Extracted entries:
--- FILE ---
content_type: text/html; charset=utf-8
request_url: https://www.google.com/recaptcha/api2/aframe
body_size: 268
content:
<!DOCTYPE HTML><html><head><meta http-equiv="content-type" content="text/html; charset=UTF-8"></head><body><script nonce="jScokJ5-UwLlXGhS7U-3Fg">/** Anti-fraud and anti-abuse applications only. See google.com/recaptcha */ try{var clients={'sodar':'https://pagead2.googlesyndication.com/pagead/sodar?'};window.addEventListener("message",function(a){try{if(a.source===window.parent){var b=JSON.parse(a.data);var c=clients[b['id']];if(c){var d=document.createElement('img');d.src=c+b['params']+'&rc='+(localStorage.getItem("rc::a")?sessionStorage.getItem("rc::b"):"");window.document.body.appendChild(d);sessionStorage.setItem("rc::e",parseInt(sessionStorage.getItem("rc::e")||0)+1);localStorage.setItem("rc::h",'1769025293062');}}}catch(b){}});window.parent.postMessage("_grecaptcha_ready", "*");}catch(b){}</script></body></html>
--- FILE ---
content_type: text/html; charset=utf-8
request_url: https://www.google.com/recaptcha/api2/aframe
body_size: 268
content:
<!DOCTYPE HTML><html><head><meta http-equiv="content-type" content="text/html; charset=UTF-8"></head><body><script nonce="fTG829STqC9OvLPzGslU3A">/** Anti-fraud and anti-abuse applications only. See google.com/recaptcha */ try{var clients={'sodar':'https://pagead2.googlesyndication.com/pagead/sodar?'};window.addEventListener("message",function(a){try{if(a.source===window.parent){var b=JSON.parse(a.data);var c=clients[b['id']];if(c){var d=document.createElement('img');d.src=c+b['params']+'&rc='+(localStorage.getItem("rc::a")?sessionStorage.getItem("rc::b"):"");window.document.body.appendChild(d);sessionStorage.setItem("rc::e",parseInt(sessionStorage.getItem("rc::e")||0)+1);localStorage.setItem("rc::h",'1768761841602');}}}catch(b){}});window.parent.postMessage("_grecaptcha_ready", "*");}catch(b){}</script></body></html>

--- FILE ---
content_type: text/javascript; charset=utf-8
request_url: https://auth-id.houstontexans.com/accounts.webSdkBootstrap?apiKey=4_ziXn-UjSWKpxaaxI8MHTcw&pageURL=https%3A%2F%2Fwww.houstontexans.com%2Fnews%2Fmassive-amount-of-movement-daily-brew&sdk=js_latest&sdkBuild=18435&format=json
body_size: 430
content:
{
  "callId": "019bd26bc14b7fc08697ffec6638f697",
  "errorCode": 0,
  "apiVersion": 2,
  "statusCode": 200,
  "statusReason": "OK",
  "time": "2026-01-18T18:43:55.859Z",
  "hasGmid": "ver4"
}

Exercise prompt: Make an exact copy of every entry.

Result of the exercise:
--- FILE ---
content_type: text/html; charset=utf-8
request_url: https://www.google.com/recaptcha/api2/aframe
body_size: 268
content:
<!DOCTYPE HTML><html><head><meta http-equiv="content-type" content="text/html; charset=UTF-8"></head><body><script nonce="jScokJ5-UwLlXGhS7U-3Fg">/** Anti-fraud and anti-abuse applications only. See google.com/recaptcha */ try{var clients={'sodar':'https://pagead2.googlesyndication.com/pagead/sodar?'};window.addEventListener("message",function(a){try{if(a.source===window.parent){var b=JSON.parse(a.data);var c=clients[b['id']];if(c){var d=document.createElement('img');d.src=c+b['params']+'&rc='+(localStorage.getItem("rc::a")?sessionStorage.getItem("rc::b"):"");window.document.body.appendChild(d);sessionStorage.setItem("rc::e",parseInt(sessionStorage.getItem("rc::e")||0)+1);localStorage.setItem("rc::h",'1769025293062');}}}catch(b){}});window.parent.postMessage("_grecaptcha_ready", "*");}catch(b){}</script></body></html>
--- FILE ---
content_type: text/html; charset=utf-8
request_url: https://www.google.com/recaptcha/api2/aframe
body_size: 268
content:
<!DOCTYPE HTML><html><head><meta http-equiv="content-type" content="text/html; charset=UTF-8"></head><body><script nonce="fTG829STqC9OvLPzGslU3A">/** Anti-fraud and anti-abuse applications only. See google.com/recaptcha */ try{var clients={'sodar':'https://pagead2.googlesyndication.com/pagead/sodar?'};window.addEventListener("message",function(a){try{if(a.source===window.parent){var b=JSON.parse(a.data);var c=clients[b['id']];if(c){var d=document.createElement('img');d.src=c+b['params']+'&rc='+(localStorage.getItem("rc::a")?sessionStorage.getItem("rc::b"):"");window.document.body.appendChild(d);sessionStorage.setItem("rc::e",parseInt(sessionStorage.getItem("rc::e")||0)+1);localStorage.setItem("rc::h",'1768761841602');}}}catch(b){}});window.parent.postMessage("_grecaptcha_ready", "*");}catch(b){}</script></body></html>

--- FILE ---
content_type: text/javascript; charset=utf-8
request_url: https://auth-id.houstontexans.com/accounts.webSdkBootstrap?apiKey=4_ziXn-UjSWKpxaaxI8MHTcw&pageURL=https%3A%2F%2Fwww.houstontexans.com%2Fnews%2Fmassive-amount-of-movement-daily-brew&sdk=js_latest&sdkBuild=18435&format=json
body_size: 430
content:
{
  "callId": "019bd26bc14b7fc08697ffec6638f697",
  "errorCode": 0,
  "apiVersion": 2,
  "statusCode": 200,
  "statusReason": "OK",
  "time": "2026-01-18T18:43:55.859Z",
  "hasGmid": "ver4"
}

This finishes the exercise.